A compact, profoundly inspiring book that captures the spirit of Nelson Mandela, distilling the South African leader’s wisdom into 15 vital life lessons
We long for heroes and have too few. Nelson Mandela, who died in 2013 at the age of ninety-five, is the closest thing the world has to a secular saint. He liberated a country from a system of violent prejudice and helped unite oppressor and oppressed in a way that had never been done before.
Now Richard Stengel, the editor of Time magazine, has distilled countless hours of intimate conversation with Mandela into fifteen essential life lessons. For nearly three years, including the critical period when Mandela moved South Africa toward the first democratic elections in its history, Stengel collaborated with Mandela on his autobiography, Long Walk to Freedom, and traveled with him everywhere. Eating with him, watching him campaign, hearing him think out loud, Stengel came to know all the different sides of this complex man and became a cherished friend and colleague.
In Mandela’s Way, Stengel recounts the moments in which “the grandfather of South Africa” was tested and shares the wisdom he learned: why courage is more than the absence of fear, why we should keep our rivals close, why the answer is not always either/or but often “both,” how important it is for each of us to find something away from the world that gives us pleasure and satisfaction—our own garden. Woven into these life lessons are remarkable stories—of Mandela’s childhood as the protégé of a tribal king, of his early days as a freedom fighter, of the twenty-seven-year imprisonment that could not break him, and of his fulfilling remarriage at the age of eighty.
This uplifting book captures the spirit of this extraordinary man—warrior, martyr, husband, statesman, and moral leader—and spurs us to look within ourselves, reconsider the things we take for granted, and contemplate the legacy we’ll leave behind.
After spending two years with Nelson Mandela collaborating on his autobiography, Long Walk to Freedom, author and Time managing editor Stengel (You're Too Kind) felt that leaving Mandela's side "was like the sun going out of my life." In 15 compelling chapters, Stengel uses his inside perspective and more than 70 hours of taped interviews to distill wisdom from "the grandfather of South Africa," who recently turned 91, while also recounting stories from Mandela's childhood, his days as a revolutionary, his 27-year imprisonment, and his time negotiating for the country's first democratic elections. Stengel also explores Mandela's romantic relationships, including his three wives (the latest of whom, Graca Machel, he married at age 80).

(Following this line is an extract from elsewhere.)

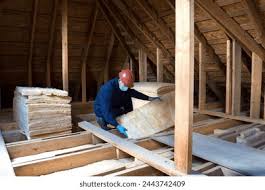 Marengo, IL Foam Insulation Services Company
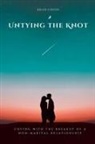 Brian Gibson - Untying the Knot Coping with the Breakup of a Non-Marital Relationship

It's the intersection of Mandela's personal life with his part in world history that makes this portrait so vivid and compelling; indeed, the personal role he's played in Stengel's life (it was Mandela who urged Stengel to marry his wife; he became godfather to Stengel's first son) lend the volume's self-help aspects real resonance. Peeling back the many layers of Mandela's life, Stengel provides a clear view of Mandela's legacy and the lessons he has to teach.